→ **Data for processing**:
=-=-=-=-=

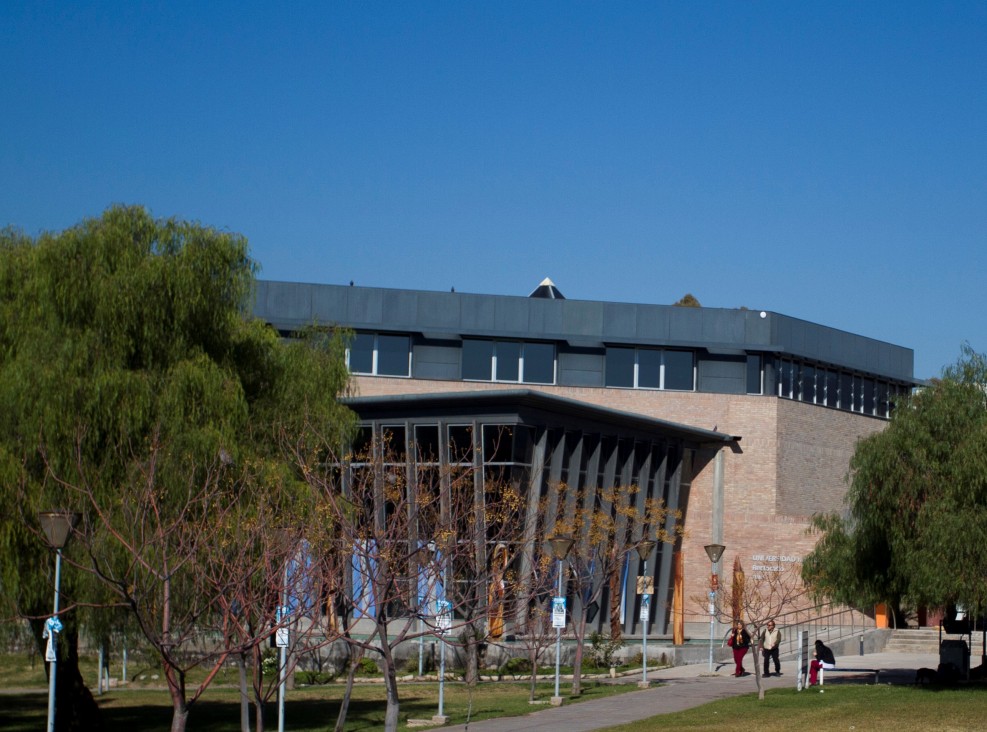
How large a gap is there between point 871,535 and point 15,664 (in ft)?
85.3

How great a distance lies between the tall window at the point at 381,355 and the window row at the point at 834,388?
50.1 feet

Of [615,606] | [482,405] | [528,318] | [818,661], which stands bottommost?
[818,661]

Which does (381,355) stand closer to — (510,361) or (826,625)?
(510,361)

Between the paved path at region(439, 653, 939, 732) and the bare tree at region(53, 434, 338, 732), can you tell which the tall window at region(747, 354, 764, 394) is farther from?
the bare tree at region(53, 434, 338, 732)

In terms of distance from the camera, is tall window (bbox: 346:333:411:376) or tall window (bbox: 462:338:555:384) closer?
tall window (bbox: 346:333:411:376)

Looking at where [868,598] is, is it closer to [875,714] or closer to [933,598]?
[933,598]

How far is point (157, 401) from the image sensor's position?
2544cm

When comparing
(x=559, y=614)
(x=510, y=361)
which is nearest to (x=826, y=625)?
(x=510, y=361)

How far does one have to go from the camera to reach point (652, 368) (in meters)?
55.7

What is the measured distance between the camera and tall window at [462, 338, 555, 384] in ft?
179

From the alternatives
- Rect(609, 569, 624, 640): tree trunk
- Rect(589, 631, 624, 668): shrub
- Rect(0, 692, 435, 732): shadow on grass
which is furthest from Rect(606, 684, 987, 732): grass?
Rect(609, 569, 624, 640): tree trunk

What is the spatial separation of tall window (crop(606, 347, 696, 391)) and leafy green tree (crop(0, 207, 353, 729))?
27.6m

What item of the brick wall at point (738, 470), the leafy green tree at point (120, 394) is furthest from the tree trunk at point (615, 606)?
the leafy green tree at point (120, 394)

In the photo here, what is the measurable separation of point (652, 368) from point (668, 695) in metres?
24.8
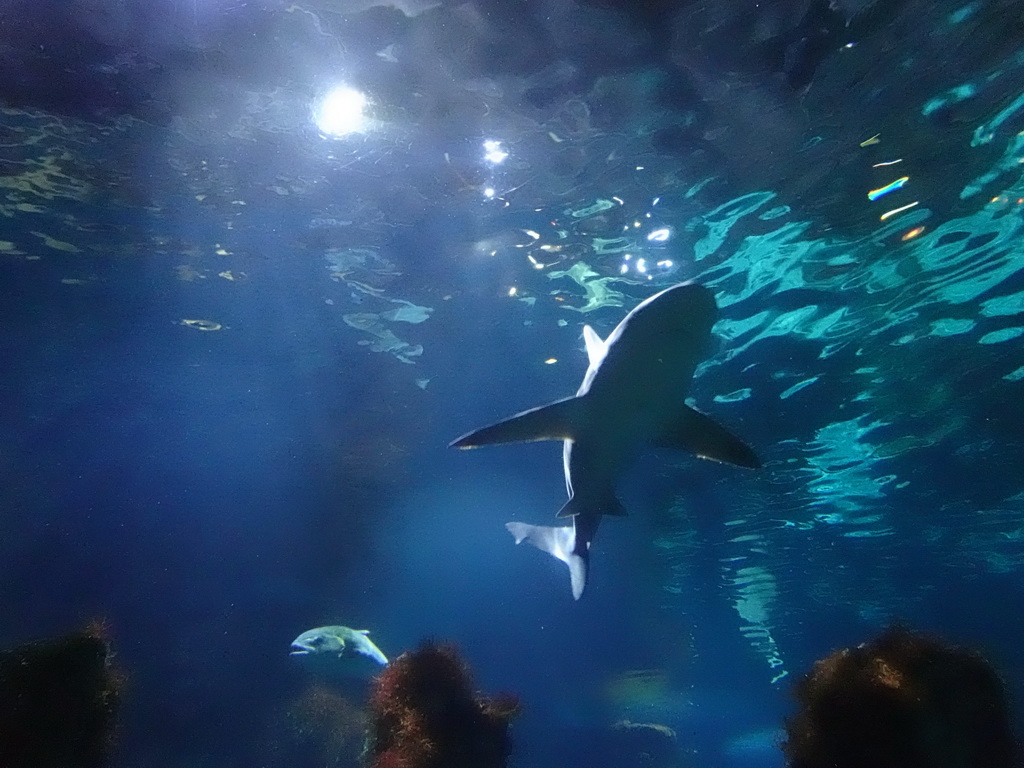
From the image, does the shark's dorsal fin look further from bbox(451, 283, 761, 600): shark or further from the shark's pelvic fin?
the shark's pelvic fin

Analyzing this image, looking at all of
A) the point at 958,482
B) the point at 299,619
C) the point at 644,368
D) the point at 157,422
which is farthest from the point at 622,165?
the point at 299,619

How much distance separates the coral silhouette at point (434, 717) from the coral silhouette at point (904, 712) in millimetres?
3117

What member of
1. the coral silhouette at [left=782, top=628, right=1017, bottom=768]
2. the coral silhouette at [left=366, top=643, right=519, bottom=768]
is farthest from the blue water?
the coral silhouette at [left=366, top=643, right=519, bottom=768]

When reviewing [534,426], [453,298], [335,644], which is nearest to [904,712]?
[534,426]

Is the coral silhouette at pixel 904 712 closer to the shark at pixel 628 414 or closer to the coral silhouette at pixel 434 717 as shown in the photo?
the shark at pixel 628 414

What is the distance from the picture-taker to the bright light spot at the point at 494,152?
10.0 metres

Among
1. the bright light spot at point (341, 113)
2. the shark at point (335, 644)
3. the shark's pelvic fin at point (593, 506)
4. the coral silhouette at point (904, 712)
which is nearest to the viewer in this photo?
the coral silhouette at point (904, 712)

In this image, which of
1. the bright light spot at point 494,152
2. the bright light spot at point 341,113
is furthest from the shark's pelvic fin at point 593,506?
the bright light spot at point 341,113

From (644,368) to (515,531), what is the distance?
6.45m

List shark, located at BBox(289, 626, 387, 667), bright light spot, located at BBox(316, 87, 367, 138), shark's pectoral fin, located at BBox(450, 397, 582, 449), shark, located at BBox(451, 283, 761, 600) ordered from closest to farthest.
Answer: shark, located at BBox(451, 283, 761, 600), shark's pectoral fin, located at BBox(450, 397, 582, 449), bright light spot, located at BBox(316, 87, 367, 138), shark, located at BBox(289, 626, 387, 667)

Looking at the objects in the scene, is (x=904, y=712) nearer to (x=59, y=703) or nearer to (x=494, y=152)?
(x=59, y=703)

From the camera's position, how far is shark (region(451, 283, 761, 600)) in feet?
19.5

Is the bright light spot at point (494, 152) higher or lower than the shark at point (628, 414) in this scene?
higher

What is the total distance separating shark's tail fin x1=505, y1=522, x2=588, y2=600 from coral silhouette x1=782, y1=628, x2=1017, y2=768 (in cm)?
386
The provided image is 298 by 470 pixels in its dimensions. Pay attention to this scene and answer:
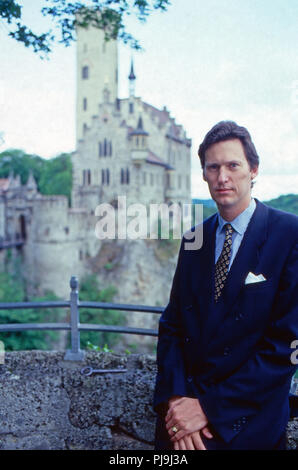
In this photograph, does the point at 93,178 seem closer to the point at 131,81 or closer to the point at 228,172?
the point at 131,81

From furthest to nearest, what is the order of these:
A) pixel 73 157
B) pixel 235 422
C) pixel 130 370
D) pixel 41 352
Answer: pixel 73 157
pixel 41 352
pixel 130 370
pixel 235 422

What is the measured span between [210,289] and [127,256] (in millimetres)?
31823

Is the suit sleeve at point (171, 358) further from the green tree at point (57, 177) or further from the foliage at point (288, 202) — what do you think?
the green tree at point (57, 177)

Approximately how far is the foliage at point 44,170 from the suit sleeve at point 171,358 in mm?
50986

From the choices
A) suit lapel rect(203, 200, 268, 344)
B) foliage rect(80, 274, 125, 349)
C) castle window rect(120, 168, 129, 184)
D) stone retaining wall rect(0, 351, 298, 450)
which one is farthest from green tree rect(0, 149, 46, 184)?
suit lapel rect(203, 200, 268, 344)

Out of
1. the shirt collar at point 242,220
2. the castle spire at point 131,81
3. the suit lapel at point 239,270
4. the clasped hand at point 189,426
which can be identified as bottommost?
the clasped hand at point 189,426

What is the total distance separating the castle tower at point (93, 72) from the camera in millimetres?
44625

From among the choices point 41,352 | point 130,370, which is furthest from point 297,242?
point 41,352

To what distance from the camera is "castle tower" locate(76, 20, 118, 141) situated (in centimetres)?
4462

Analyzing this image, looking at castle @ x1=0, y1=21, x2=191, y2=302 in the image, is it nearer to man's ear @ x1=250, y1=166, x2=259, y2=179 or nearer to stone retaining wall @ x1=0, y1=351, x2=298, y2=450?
stone retaining wall @ x1=0, y1=351, x2=298, y2=450

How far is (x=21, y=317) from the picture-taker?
24797mm

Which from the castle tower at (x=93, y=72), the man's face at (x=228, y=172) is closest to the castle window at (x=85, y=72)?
the castle tower at (x=93, y=72)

=-=-=-=-=

Render the entries from the line with "Analyzing this image, looking at castle" through the last entry as a two-column CSV with the header columns entry_text and answer. Give one row per entry, with each value in a single quoted field and any line breaks replaced by spaces.

entry_text,answer
"Analyzing this image, looking at castle @ x1=0, y1=21, x2=191, y2=302 in the image, is it nearer to man's ear @ x1=250, y1=166, x2=259, y2=179 or nearer to stone retaining wall @ x1=0, y1=351, x2=298, y2=450?","stone retaining wall @ x1=0, y1=351, x2=298, y2=450"
"How far is (x=21, y=317) from the picture-taker?","24797mm"
"Which from the castle tower at (x=93, y=72), the man's face at (x=228, y=172) is closest to the castle window at (x=85, y=72)?","the castle tower at (x=93, y=72)"